The letters also include the link to the cybersecurity group Know2Protect’s website: https://www.dhs.gov/know2protect/take-action.
“We’re working to be sure that our families know we have the resources to support our students,” Hinton says as her interview concludes. “And we always want to know if there is any kind of disturbing or concerning behavior by any person associated with Math and Science Academy.”
Reassuring send-off
During a brief walk around the school’s grounds afterward, a Woodbury News Net visitor is struck by how little Math & Science Academy looks like a traditional public school and how much it looks like a small, deeply established, densely landscaped housing cluster.
Lush trees, thick shrubs and rock gardens are everywhere, and everyone just seems so quiet and peaceful, even the dozens of kids milling around in larger groups on raised concrete building entryways with steps flanked by boulders.

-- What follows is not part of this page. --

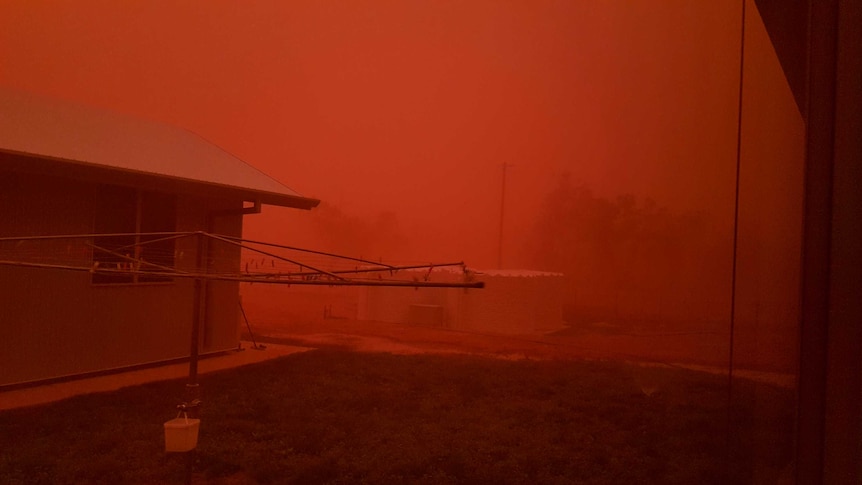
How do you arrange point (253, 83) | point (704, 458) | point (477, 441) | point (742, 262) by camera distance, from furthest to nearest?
point (253, 83) → point (477, 441) → point (704, 458) → point (742, 262)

Asked whether it’s always this serene here, one girl thinks a second, then nods her head a little and smiles.
“Yeah, it pretty much is,” she says. “Well, maybe some of it is that there aren’t as many of us here right now – only the middle-school kids start today. The high school kids don’t get here till tomorrow.”
She ponders the question a bit yet again, finally declaring with another smile before the visitor departs: “Nah, it’s not really that so much. It really is pretty much always like this.”